## START Extracted entries

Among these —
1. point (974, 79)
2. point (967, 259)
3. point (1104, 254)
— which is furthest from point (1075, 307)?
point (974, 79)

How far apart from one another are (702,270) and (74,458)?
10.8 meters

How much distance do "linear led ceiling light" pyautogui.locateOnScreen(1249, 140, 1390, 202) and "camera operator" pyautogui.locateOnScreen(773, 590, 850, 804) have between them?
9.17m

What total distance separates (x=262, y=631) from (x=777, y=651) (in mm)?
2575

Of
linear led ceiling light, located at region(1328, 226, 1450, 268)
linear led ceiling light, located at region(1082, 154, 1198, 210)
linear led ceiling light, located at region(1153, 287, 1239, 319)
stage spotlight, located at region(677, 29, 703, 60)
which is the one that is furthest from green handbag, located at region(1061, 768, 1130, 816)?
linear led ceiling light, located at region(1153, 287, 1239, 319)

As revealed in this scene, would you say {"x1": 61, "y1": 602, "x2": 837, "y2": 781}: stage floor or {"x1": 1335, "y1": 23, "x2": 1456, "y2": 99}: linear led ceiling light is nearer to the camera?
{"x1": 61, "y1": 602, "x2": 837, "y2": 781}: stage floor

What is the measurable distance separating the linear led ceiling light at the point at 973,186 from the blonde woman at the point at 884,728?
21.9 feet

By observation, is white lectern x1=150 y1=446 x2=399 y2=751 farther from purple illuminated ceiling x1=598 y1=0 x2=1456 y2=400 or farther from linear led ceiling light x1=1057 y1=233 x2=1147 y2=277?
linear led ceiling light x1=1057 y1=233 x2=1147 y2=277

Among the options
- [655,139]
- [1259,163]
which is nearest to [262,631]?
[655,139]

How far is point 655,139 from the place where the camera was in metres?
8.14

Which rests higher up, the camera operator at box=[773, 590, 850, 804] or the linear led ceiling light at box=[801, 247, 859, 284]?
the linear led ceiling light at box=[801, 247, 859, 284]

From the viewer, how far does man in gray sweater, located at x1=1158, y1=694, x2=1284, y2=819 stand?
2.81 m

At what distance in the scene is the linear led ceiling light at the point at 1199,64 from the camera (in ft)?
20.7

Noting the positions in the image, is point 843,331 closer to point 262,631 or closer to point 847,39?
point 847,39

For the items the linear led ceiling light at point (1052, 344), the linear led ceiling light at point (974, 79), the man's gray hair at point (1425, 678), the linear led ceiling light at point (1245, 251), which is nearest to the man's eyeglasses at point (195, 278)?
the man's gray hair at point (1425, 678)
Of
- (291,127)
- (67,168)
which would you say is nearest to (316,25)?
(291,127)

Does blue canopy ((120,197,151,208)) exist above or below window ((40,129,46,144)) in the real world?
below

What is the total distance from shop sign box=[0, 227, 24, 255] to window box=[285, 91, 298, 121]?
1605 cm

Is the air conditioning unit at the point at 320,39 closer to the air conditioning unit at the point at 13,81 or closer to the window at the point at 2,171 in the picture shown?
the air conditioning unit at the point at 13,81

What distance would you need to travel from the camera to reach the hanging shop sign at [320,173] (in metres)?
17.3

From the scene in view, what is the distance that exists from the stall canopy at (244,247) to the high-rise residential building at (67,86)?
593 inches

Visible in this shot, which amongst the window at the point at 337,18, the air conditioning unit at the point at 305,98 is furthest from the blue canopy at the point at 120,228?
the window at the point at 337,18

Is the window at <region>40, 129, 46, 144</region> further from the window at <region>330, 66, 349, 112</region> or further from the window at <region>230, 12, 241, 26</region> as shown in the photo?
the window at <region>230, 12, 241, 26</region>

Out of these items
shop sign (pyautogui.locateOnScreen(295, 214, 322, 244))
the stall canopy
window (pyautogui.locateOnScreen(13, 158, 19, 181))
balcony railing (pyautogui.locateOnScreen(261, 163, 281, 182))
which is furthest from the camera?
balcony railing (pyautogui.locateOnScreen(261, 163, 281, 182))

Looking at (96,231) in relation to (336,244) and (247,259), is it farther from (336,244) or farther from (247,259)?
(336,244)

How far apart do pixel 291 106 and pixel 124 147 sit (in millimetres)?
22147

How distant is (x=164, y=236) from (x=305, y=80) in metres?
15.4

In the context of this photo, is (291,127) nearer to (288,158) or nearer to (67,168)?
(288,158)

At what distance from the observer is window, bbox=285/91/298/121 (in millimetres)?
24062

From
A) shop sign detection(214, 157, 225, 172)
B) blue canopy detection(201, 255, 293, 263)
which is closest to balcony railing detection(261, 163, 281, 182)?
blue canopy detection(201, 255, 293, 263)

## END Extracted entries

Problem statement: Copy the lines starting at the line that contains "How distant is" and ending at the last line, swapping "observer" for "viewer" and changing nothing else.

Finished task:
How distant is (x=164, y=236) from (x=305, y=80) in metres?
15.4

In the context of this photo, is (291,127) nearer to (288,158) or nearer to (67,168)?
(288,158)

At what distance from the viewer is window, bbox=285/91/298/121 (in millimetres)?
24062

From
A) shop sign detection(214, 157, 225, 172)
B) blue canopy detection(201, 255, 293, 263)
which is closest to balcony railing detection(261, 163, 281, 182)?
blue canopy detection(201, 255, 293, 263)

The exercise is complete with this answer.